### DOCUMENT SECTION
=-=-=
Detroit has always had its share of musical talent, but it has no special characteristics that recommend it as the base of operations for Motown. Berry Gordy could have done as well in any city with a large Negro population. What Gordy brought to Motown was the ability to attract talented people in the Negro community and to recognize those tunes, lyrics, and audio effects that would appeal to white as well as Negro listeners. “Gordy,” one observer insists, “has the best ear in the business.” But even an ineffable instinct for spotting talent was not enough. The company grew out of Gordy’s ability to build and direct a highly sophisticated enterprise, “a factory-type operation,” he calls it, to manufacture artists from local talent, to release hit records almost as a matter of course, and to do the job in a firm, businesslike manner without interfering with the creative flow.
Now thirty-seven years old, Gordy dresses in the natty and costly attire that is a badge of show business, but he talks business without a trace of self-consciousness about either his race or the newness of his money. His self-confidence and his ambition rule out any condescension or false modesty. And while he may make more frequent use of the term “company president” to describe himself than another chief executive might, that seems only because he gets a palpable sense of pleasure from the power he wields in his business and in his industry. Yet Gordy can talk about himself with wry self-derision. He says frankly, “I have great respect for company presidents. I stumbled into being one.”
=-=-=
### DATASET EXCERPT

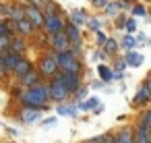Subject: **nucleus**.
=-=-=
### WORK TO BE COMPLETED
In the passage about Motown, what does Gordy call the enterprise he built?

### ANSWER IN FULL
A "factory-type operation."